Gejolak politik di Mesir, yang penuh huru hara bisa menggiring pada perang saudara,  dikarenakan perpecahan internal dan dualisme kepemimpinan di tubuh militer Mesir. Keamanan negara tidak lagi terjamin, yang bisa berakibat Mesir menjadi Negara Gagal (Failed State). Perpecahan di Mesir yang lebih parah hanya bisa terhindarkan dengan cara kepemimpinan diambilalih secara penuh oleh militer.

Al Azhar berusaha netral dan memposisikan diri dalam percaturan politik di Mesir. Al Azhar bisa berdialog dengan kelompok oposisi ataupun kelompok pendukung pemerintah. Karena itu, Syeikh Ahmad Toyyib ingin menjadikan Al Azhar sebagai fasilitator rekonsiliasi nasional. Spirit inilah yang kini diserukan Syeikh Ahmad Toyyib bahwa Islam adalah agama yang moderat, tidak berada dalam ekstrimitas. Karena itu, umat islam harus memberi teladan bagi persatuan dan kesatuan bangsa.

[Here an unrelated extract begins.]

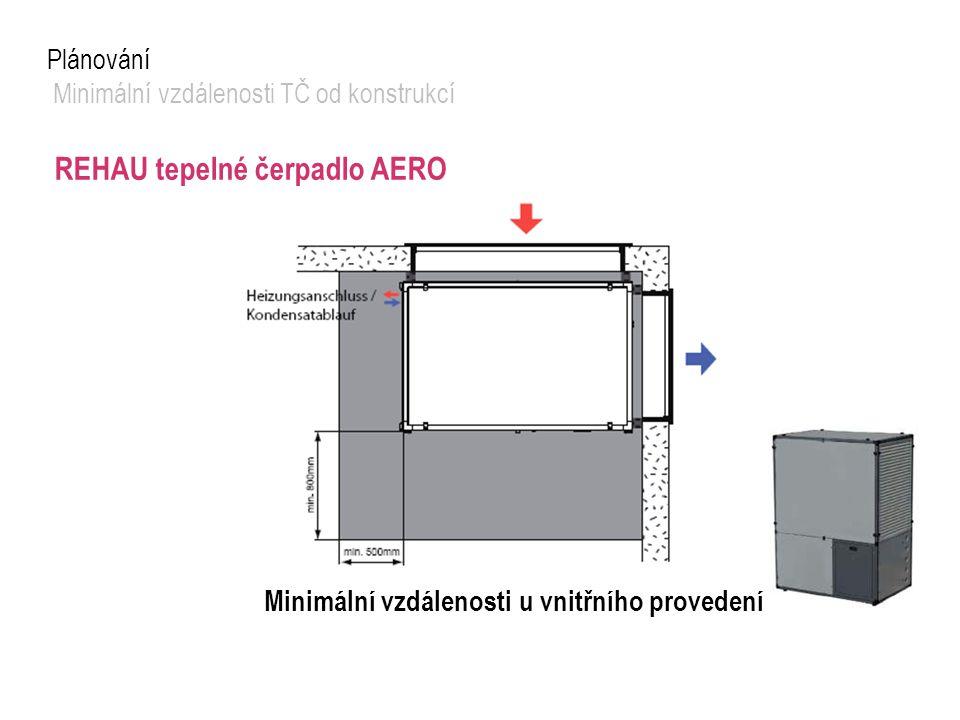 REHAU tepelné čerpadlo AERO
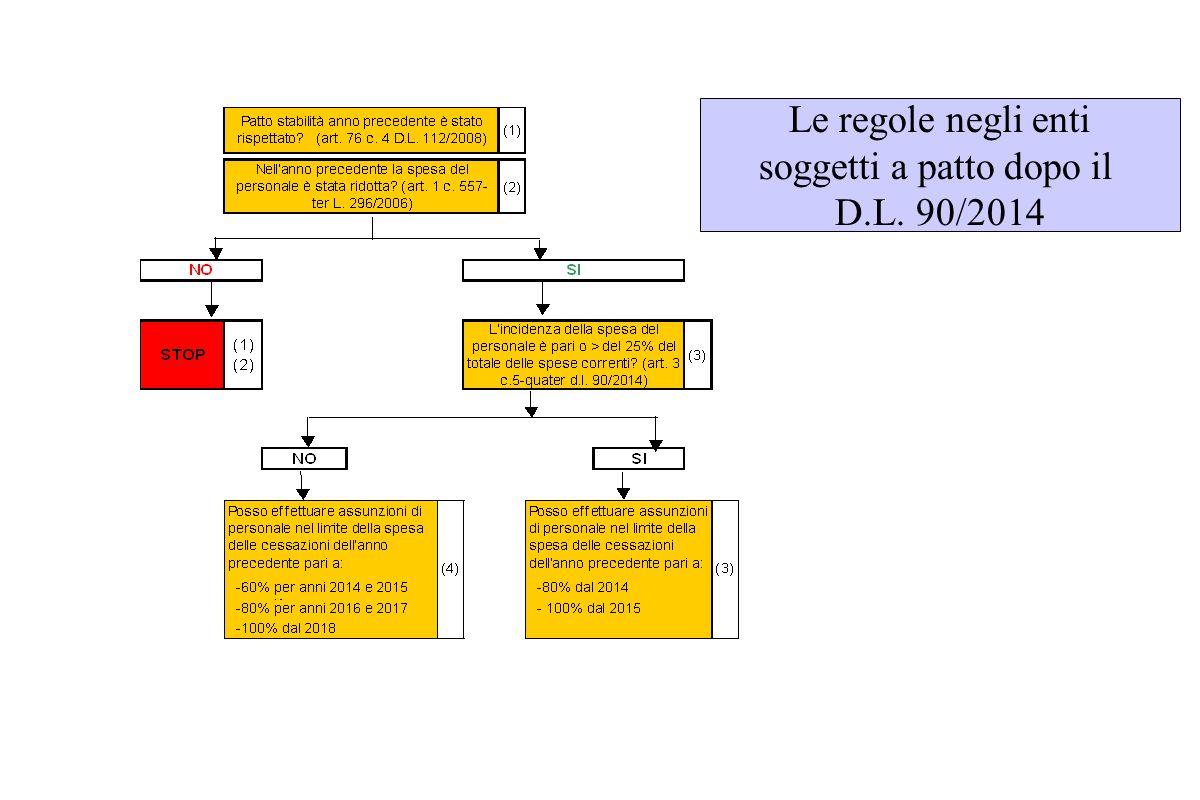 Le regole negli enti soggetti a patto dopo il D.L. 90/2014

Umat Islam di Indonesia, sudah lama terbiasa dengan kemajemukan, baik agama, suku maupun budaya. Umat Islam tumbuh dengan bimbingan para kyai dan ulamanya, baik yang tergabung dalam ormas Islam, seperti Muhammadiyah dan NU atau yang menjadi pimpinan pesantren atau majelis ta’lim. Merekalah sesungguhnya yang bisa dijadikan teladan untuk menggiring umat kembali pada jalan moderat, yaitu umat yang wasathon.